Saturday, September 5, 2009

Applesauce

Our Food Project CSA includes a fruit share in the fall. The first week's share included gorgeous Paula Red apples, which look like Macs, but have a slightly firmer texture and a slightly less sweet taste. Perfect, in other words, for the season's first applesauce.

Homemade applesauce is one of those things that sounds like it's going to be a lot of trouble, and then once you've done it, you realize two very important things:

1) It's really easy to make; and

2) It's almost impossible to screw it up.

All you need to do is wash, core and cut up the apples, toss them into a big pot over medium-high heat, add a splash of lemon juice, a sprinkle of sugar, and perhaps a bit of water, and then let them get mushy. I don't peel the apples, because I like a pinkish tint to my applesauce, and also because I'm really pretty lazy. If you want yellow applesauce, you'll have to be industrious and get to peeling. You go ahead and have fun with that; I, for one, just can't be bothered.*

Here are my lovely little Paula Reds, on their way to becoming applesauce. These are small apples, and so I cut most of them in half, quartering a few of the larger ones. I'm telling you, it's quick business.

After you've got everything into the pot, pop in some freshly squeezed lemon juice (half a lemon's worth ought to do it). As for the sugar, I like to be stingy with it, because I want my applesauce to taste like apples. I put in maybe a teaspoon to a tablespoon of sugar for every 8-12 apples, none at all if the apples are sweet enough to begin with. I've seen recipes that suggest up to 1/2 cup of sugar *faint*, so play with it and see what you like. I also sometimes add a cinnamon stick or two at this point, but I think that does more for fragrance than for flavor. Then heat the fruit for 20-30 minutes, until it's nice and soft.

At this point, you can just mash everything with a potato masher for nice chunky sauce, but then you've got to fish the peels out with a fork, and that's too much trouble for me. I put it all through a food mill. Once the apples are smushed, however it's done, I like to add a teaspoon of vanilla, a sprinkle of cinnamon, and (ssh) a generous pat of butter, and stir everything in while it's still warm.

After that, you can just go ahead and continue to dump cinnamon in there to your heart's content. See? Wasn't that easy?

Homemade applesauce freezes nicely, if you can get to that point. Ours usually doesn't hang around long enough to make it to the freezer. I've tried making applesauce and canning it, but haven't come up with anything that withstands the additional heating time in the canner well enough for me to prefer it to freezing.

*If you have one of these fun apple corer/peeler/slicer gizmos, go for it. My kids love to use ours, but I usually save that for apple pie projects.

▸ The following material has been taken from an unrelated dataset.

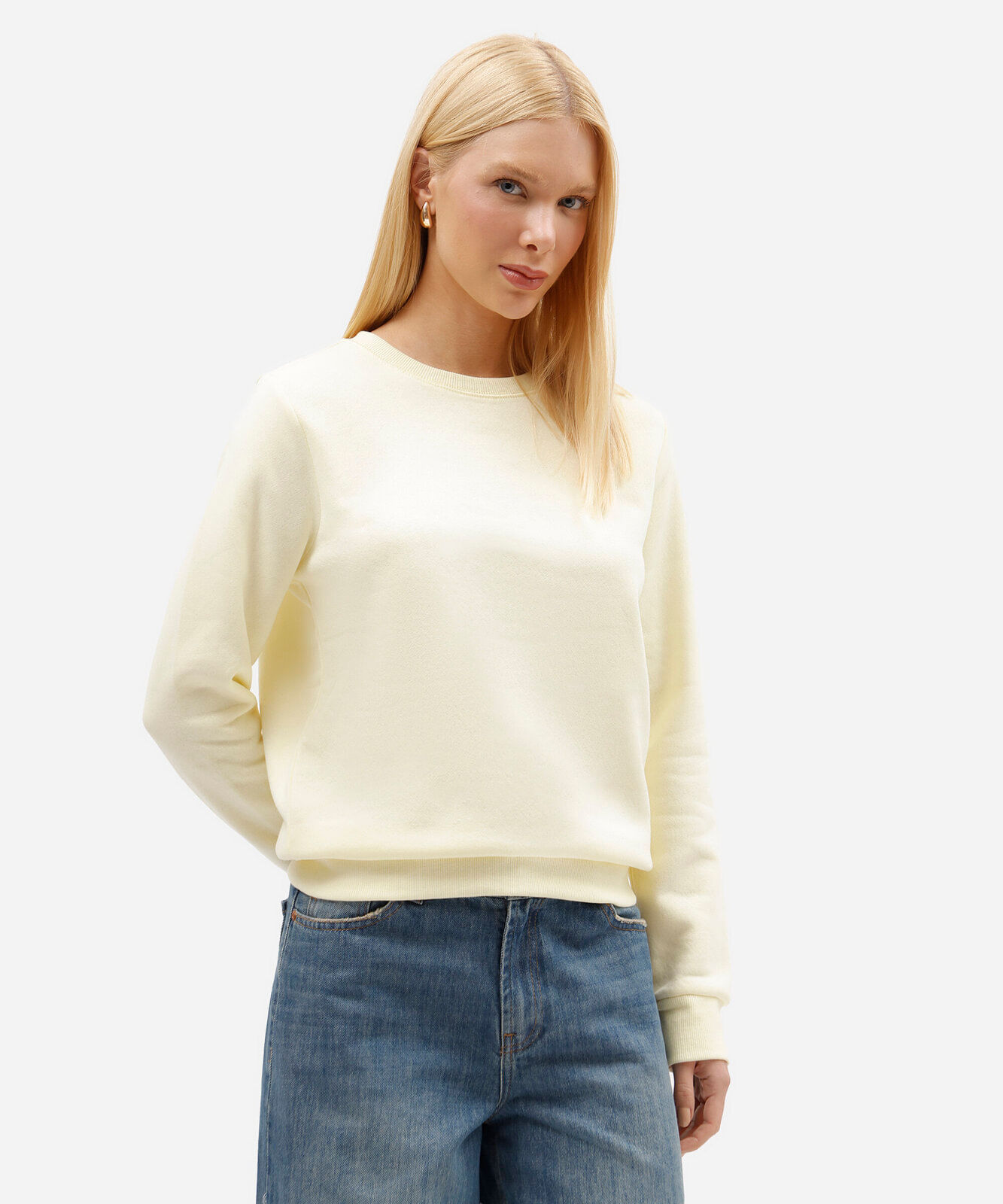 blusa feminina de moletom manga raglan amarela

Tuesday, September 1, 2009

I Know, Everyone's Doing It, But...

OK, I caved. After seeing Julie and Julia a couple of weeks ago, I kept pulling out my Child cookbooks and thinking about diving in. I opened Baking with Julia and made some nice buttermilk muffins, but I really couldn't summon the courage to face anything from Mastering the Art of French Cooking - it all just seems too much, especially on a warm summer evening. And of course everyone else is doing the Julia thing now, which makes it seem silly and redundant for me to chime with one more voice in praise of Mrs. Child.

But...today, I returned home from our CSA pickup laden with fresh eggplants, zucchini, onions, parsley and plum tomatoes. Shortly thereafter, I found this in my garden (OK, not really a garden - in one of my Earthboxes on the deck):

This pepper is particularly beautiful to me because I've not had much success growing my own food. I've managed a few feeble herbs from time to time, and I had one summer of successful cherry tomatoes (successful in that the plants produced nicely, but I can't say much about their taste, because our dog harvested most of them), but that's about it. The Earthbox thing seems almost too good to be true, especially for someone like me.

At any rate, faced with this particular combination of vegetables, I felt I really had no choice. So I dragged out a splattered copy of Julia Child's recipe for Ratatouille (yep, the old complicated one from Mastering) and braced myself.

I made a huge mess, and used too many pots and pans and dishes and spent far too much time peeling tomatoes and measuring zucchini slices and thinking this surely wasn't worth the trouble - which is what I think every time I try a Julia Child recipe. And then I tasted it. Damn. This ratatouille is one of the best things ever produced in my kitchen.

The only real issue I have with the recipe is that it allegedly serves 6-8 people, and I could quite easily have eaten the entire casserole. That's 6-8 French people, who have a much more reasonable attitude about food and who sit and savor their meals and eat small portions of fabulous things. A nice way to go about it, if you have the time.

Oh...what about yesterday's angst and resolve to work to fight hunger, not to wax poetic about food, you ask? Don't worry, I'm still feeling guilty and still determined to do something worthwhile. But sometimes food just tastes really good, and you can't fight it.